8 Wrestlers from the ’80s that Wouldn’t Cut it in 2011

Pro wrestling has always evolved. And the main person behind that evolution has always been Vince McMahon. When you look at wrestling history, it’s always fun to compare wrestlers and imagine how wrestlers from different generations would interact with one another. Though popular in the 1980’s, there are several wrestlers from that era who would never make it in in WWE today. Here is a list of eight wrestlers from the 80s that wouldn’t make it in 2011.

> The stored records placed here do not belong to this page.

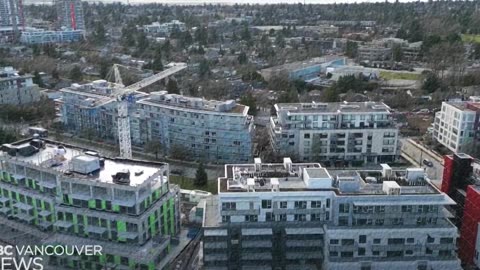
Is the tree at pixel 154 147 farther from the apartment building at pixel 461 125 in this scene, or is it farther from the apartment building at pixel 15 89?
the apartment building at pixel 461 125

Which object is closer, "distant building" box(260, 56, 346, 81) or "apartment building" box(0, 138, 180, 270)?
"apartment building" box(0, 138, 180, 270)

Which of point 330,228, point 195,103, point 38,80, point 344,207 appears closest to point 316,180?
point 344,207

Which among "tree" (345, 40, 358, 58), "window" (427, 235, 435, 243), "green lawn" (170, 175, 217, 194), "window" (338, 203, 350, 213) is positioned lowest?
"green lawn" (170, 175, 217, 194)

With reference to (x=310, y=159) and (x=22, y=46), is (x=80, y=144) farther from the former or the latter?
(x=22, y=46)

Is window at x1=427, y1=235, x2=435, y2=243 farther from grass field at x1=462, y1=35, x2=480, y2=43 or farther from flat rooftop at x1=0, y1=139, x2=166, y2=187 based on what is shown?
grass field at x1=462, y1=35, x2=480, y2=43

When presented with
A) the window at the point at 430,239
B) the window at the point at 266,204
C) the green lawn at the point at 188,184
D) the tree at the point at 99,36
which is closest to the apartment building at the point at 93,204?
the window at the point at 266,204

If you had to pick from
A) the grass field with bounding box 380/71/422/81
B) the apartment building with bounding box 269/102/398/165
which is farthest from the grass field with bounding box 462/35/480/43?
the apartment building with bounding box 269/102/398/165
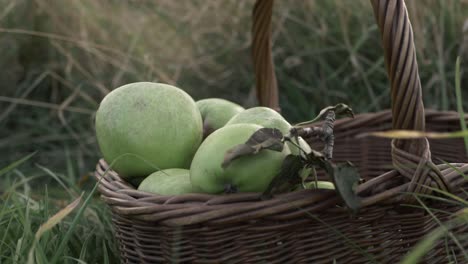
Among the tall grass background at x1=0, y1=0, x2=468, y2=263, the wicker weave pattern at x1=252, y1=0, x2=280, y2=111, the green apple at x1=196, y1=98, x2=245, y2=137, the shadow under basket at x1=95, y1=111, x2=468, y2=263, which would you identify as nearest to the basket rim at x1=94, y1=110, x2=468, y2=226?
the shadow under basket at x1=95, y1=111, x2=468, y2=263

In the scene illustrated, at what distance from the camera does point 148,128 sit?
108cm

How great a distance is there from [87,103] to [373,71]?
1034mm

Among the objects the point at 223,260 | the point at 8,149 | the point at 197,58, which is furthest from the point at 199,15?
the point at 223,260

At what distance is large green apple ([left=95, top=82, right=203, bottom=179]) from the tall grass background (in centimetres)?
68

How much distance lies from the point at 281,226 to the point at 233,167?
106 millimetres

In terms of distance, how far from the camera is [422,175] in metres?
A: 0.91

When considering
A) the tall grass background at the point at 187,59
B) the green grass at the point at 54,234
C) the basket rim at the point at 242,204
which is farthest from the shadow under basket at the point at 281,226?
the tall grass background at the point at 187,59

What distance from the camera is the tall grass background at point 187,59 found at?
2068 millimetres

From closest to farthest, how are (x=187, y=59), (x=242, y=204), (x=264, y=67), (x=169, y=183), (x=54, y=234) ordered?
(x=242, y=204)
(x=169, y=183)
(x=54, y=234)
(x=264, y=67)
(x=187, y=59)

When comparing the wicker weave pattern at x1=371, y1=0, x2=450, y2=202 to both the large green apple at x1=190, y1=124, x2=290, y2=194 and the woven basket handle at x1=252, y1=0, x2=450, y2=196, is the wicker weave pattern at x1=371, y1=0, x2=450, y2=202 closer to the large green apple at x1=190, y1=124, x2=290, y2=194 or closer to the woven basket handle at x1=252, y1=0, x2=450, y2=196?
the woven basket handle at x1=252, y1=0, x2=450, y2=196

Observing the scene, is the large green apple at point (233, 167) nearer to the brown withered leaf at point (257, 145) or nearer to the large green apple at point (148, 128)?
the brown withered leaf at point (257, 145)

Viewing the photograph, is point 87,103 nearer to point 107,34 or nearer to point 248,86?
point 107,34

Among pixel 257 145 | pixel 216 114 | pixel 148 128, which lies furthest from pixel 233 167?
pixel 216 114

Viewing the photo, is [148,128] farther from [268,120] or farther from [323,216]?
[323,216]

Greg “The Hammer” Valentine

Valentine was always described as “methodical” by wrestling commentators. This basically meant he was slow. At the height of the WWFs popularity, Valentine was slower than ever. Though his wrestling was always legit and exemplary, his wrestling was better suited for the 70s. In 2011, Greg “The Hammer” Valentine would be “future endeavored.” His small brick frame and slower wrestling style would stick out like a sore thumb. Could you picture Greg “The Hammer” Valentine wrestling Intercontinental Champion Kofi Kingston? Greg “The Hammer” Valentine wouldn’t even be relegated to jobber to the stars status, as even those guys have to be at least six feet tall and own a few abs. Sorry Valentine, you just didn’t make the cut.

Bob Backlund

Good ole’ Bob Backlund was a great technical wrestler. He could take any opponent to school. But even in the 1980’s, Bob was a less than stellar personality. In 2011, personality and gimmicks are revered more than wrestling skill. Backlund, at the very most, would be used in a similar role to Gerry Briscoe and Pat Patterson. He could play a stooge to Mr. McMahon. But even in his prime, Backlund wrestling in the main event at Madison Square Garden with the current roster could never happen. He was just too plain white bread.

The Iron Sheik

The Iron Sheik was one of the most popular heels in the 80s. He even appeared in Cyndi Lauper’s “Goonies Are Good Enough” music video. Unfortunately, The Iron Sheik would never see the light of day in 2011 WWE. “Sheiky Baby” is far too controversial for the public WWE company. Look at what happened with Muhammed Hassan in 2005. The man had a bright future with WWE, and a year later, he was gone. The atmosphere in WWE is far too politically correct for the gimmicks like Iron Sheik.

One Man Gang

The One Man Gang was one of the most vicious wrestlers of the 1980’s. Despite a decent gimmick, and a large frame, One Man Gang would never work in 2011. World Wrestling Entertainment is far too polished for a man like Gang. Gang was a good worker, and could move well for a big man. But unless you are on the level of The Big Show or Great Khali, WWE wants their big guys to look more like Batista and Mason Ryan. It’s foolhardy to think that only guys with six packs can be considered legit threats to the WWE Championship.

Bobby “The Brain” Heenan

Even poor Bobby Heenan would be excluded from a WWE run in 2011. Nowadays, Vince McMahon has no use for male managers. They are a lost art. And that is a true loss to the fans, as a good manager is just as good as a great wrestler. Bobby Heenan is proof. He was more over than most of the wrestlers he managed. But all the guys he handled got immediate heel heat. Today, they wouldn’t allow a moderately overweight blonde with a sharp tongue on WWE television.

The Fabulous Moolah

Does this surprise anybody? The Fabulous Moolah is the greatest womens wrestler of all time. Yet, if she came along today, she wouldn’t be given a second look. Moolah was never sexy like today’s divas. She was a rough and tumble southern chick who looked like she took showers in a washing machine. Today’s women all look factory made and cookie cutter. It just goes to show that talent isn’t based on looks.

The Honky Tonk Man

Wayne Ferris was perfect as The Honky Tonk Man. He was tailor made for the gimmick. But in 2011, the gimmick would never work. It’s too over the top. Could you imagine the Elvis Presley impersonator being introduced to todays WWE audience. They would reject him immediately. The gimmick of The Honky Tonk Man only worked in the 1980’s because of its ridiculousness. Back then, it was okay to be goofy. Jeff Jarrett is the current incarnation of The Honky Tonk Man.

Hulk Hogan

The big orange goblin would never be taken seriously in 2011. His mantra of “say your prayers, eat your vitamins” would be a career killer. Moreover, Hulk Hogan was a balding, blonde haired and insane. Crowds in the 80s ate it up because they didn’t know anything about sports entertainment. Today, fans are a little more smart. And they would have seen right through Hulk Hogan like a pane of glass.